Teach Kids about Taking a Knee – Plus a Head, Shoulders, and Toes
I’m willing to bet that this catchy song has stuck with you since childhood:
Head, shoulders, knees, and toes,
Knees and toes
Head, shoulders, knees, and toes,
Knees and toes
And eyes and ears and mouth and nose
Head, shoulders, knees, and toes
For this well-known ditty, youngsters point to the body parts as they sing them – in some renditions, faster with every round – and, sure enough, they happily get the knack of key parts of the anatomy, including knees, at a tender age.
Today’s troubled world, however, demands that we go further. We must not stop at educating our children about how a body is built; we must show them, on the most age-appropriate level, how a democracy is built.
One of the controversies that continues to command headlines in our democracy is the story of taking one such body part – a knee – at ballgames. Football player Colin Kaepernick and others have conscientiously taken a knee during the singing of the national anthem to draw attention to racial injustices across the United States. In response, we have witnessed a swirl of distracting, divisive, and disheartening rants against their protests.
In the face of regrettable stunts attacking those who engage in peaceful protests, this is the imperative for those rearing the next generation: We must prepare our children to provide thoughtful leadership when they grow up.
For a few ideas on how to go beyond body parts to the body politic during the formative years, let’s stretch our creativity a bit to mine “Head, Shoulders, Knees and Toes” for some metaphorical nuggets. When preschoolers sing the notes to this classic jingle, parents can leap past the literal meaning to contemplate these notes:
Teach children to use their heads to learn all they can about our world and to be wary of anyone who, for selfish purposes, boils complex societal problems down to simplistic divides.
Next up: Head to the library for children’s books on civics and kind acts. You will find a treasure trove at both your public library and your temple library.
Help kids decide on whose shoulders they want to stand. Tell them that awesome examples preceded them both yesterday and a long time ago to oppose inequality, discrimination, and oppression – and say that, likewise, they can become tomorrow’s champions.

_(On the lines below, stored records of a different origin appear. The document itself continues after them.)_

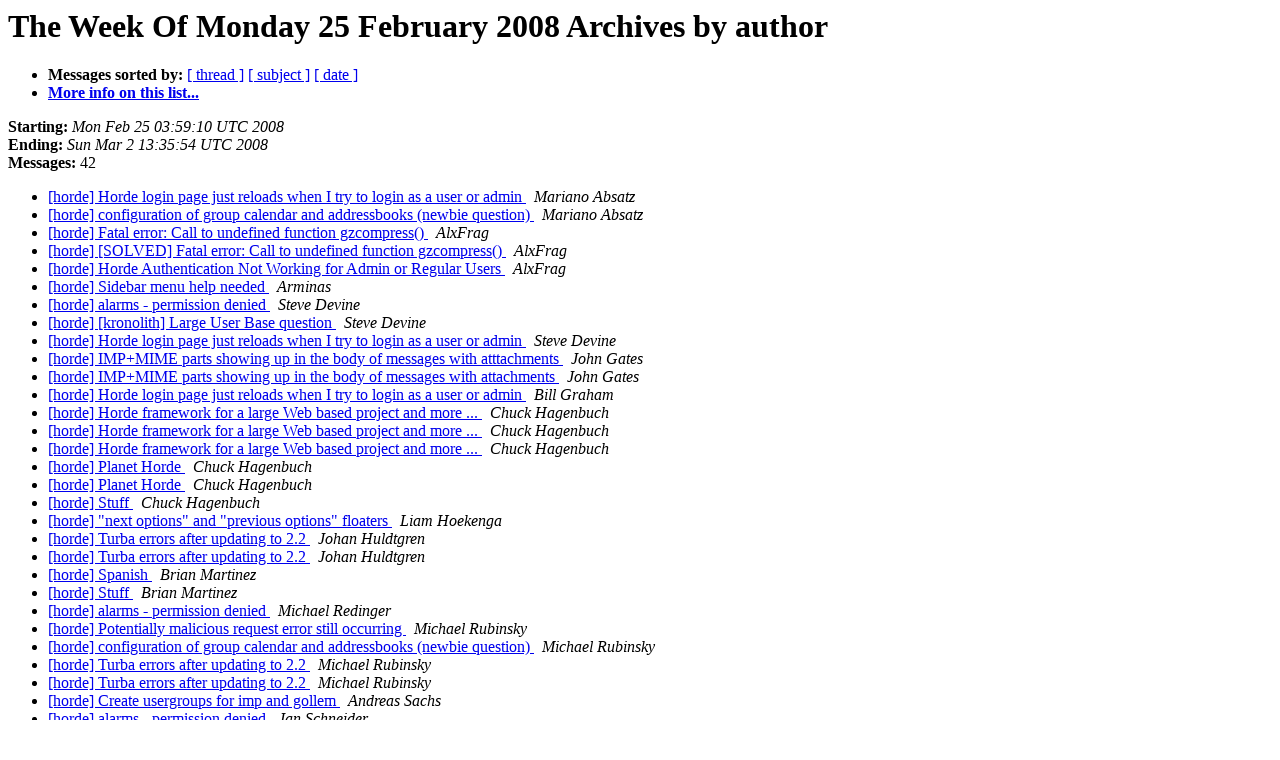

--- FILE ---
content_type: text/html
request_url: https://lists.horde.org/archives/horde/Week-of-Mon-20080225/author.html
body_size: 1714
content:
<!DOCTYPE HTML PUBLIC "-//W3C//DTD HTML 3.2//EN">
<HTML>
  <HEAD>
     <title>The horde The Week Of Monday 25 February 2008 Archive by author</title>
     <META NAME="robots" CONTENT="noindex,follow">
     <META http-equiv="Content-Type" content="text/html; charset=us-ascii">
  </HEAD>
  <BODY BGCOLOR="#ffffff">
      <a name="start"></A>
      <h1>The Week Of Monday 25 February 2008 Archives by author</h1>
      <ul>
         <li> <b>Messages sorted by:</b>
	        <a href="thread.html#start">[ thread ]</a>
		<a href="subject.html#start">[ subject ]</a>
		
		<a href="date.html#start">[ date ]</a>

	     <li><b><a href="http://lists.horde.org/mailman/listinfo/horde">More info on this list...
                    </a></b></li>
      </ul>
      <p><b>Starting:</b> <i>Mon Feb 25 03:59:10 UTC 2008</i><br>
         <b>Ending:</b> <i>Sun Mar  2 13:35:54 UTC 2008</i><br>
         <b>Messages:</b> 42<p>
     <ul>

Don’t forget: Commemorate holidays such as Abraham Lincoln’s birthday and Martin Luther King Jr. Day so that your children can stand on the shoulders of civic giants who came before them. Make sure also to take your kids to a Passover seder, where they will hear the Biblical story of the quintessential Jewish journey from slavery to freedom.
Tell children that knees are powerful body parts that some football players and many others use, not because they disrespect American symbols, but because they object to societal ills – one of many peaceful approaches that make America grand.
Have fun: Watch a game with your kids in which you proudly point out the star-spangled flag and majestic national anthem, explaining that some patriots honor our country by going out on a limb to challenge us to be better.
Equip children to be on their toes to stand up for what’s right, particularly in the face of toxic speech and deceptive actions aimed at tearing our democratic ideals apart.
Idea: March your kids into the voting booth with you to see democracy in action. Tell them that Jews, who have not always had the right to vote, cherish this right for all Americans.
Inspire young ones to see the beauty in community service.
To-do list: Quoting the haggadah’s call to action to “let all who are hungry come and eat,” take your kids to a soup kitchen to serve food and to open their young eyes to the meaning of mitzvot. Tell your children that their good deeds go to the heart of what it means to be a Reform Jew, for we are passionate about tikkun olam, repair of the world.
Guide children not to let the sounds of suffering and sorrow around them fall on deaf ears.
Hear this: Play Kol B’Seder’s version or other musical versions of the Eilu D’varim, and let your young ones know that it is our obligation to perform acts of loving kindness. Then, ask your kids to pick out clothes and toys from their closets to share with those less fortunate.
Stir young people to speak out for protection of the earth and its inhabitants.
Add to shopping list: Plant seeds with your children to show them how gardens grow, and give them a watering can to nurture new sprouts. Learn with them about Arbor Day, as well as the Jewish holiday of Tu BiSh’vat. Like flowers budding in the garden and trees spreading their branches, your children will blossom when they raise their sunny voices for worthy causes.
Encourage the young to smell the roses when they can and smell a rat when it’s necessary.
Reminder: In your daily actions, set an ethical example of compassion, hope, and truth with your words and deeds, and do not fall for the foul politics of prejudice, fear, and distortion. Participate in the life of both your congregation and the broader community in ways that engage and uplift you and your family, and surely you will fall on the very right side of this increasingly sharp line.
To play on kinder, the Yiddish word for children: May we raise our kinder to be kinder. Whether children stand tall on their tippy-toes to lend a hand or do so on bended knee, it is never too early to teach them how to use their gifts for good.
Let’s raise our kids to repair our world one head, one shoulder, one knee, and one step at a time.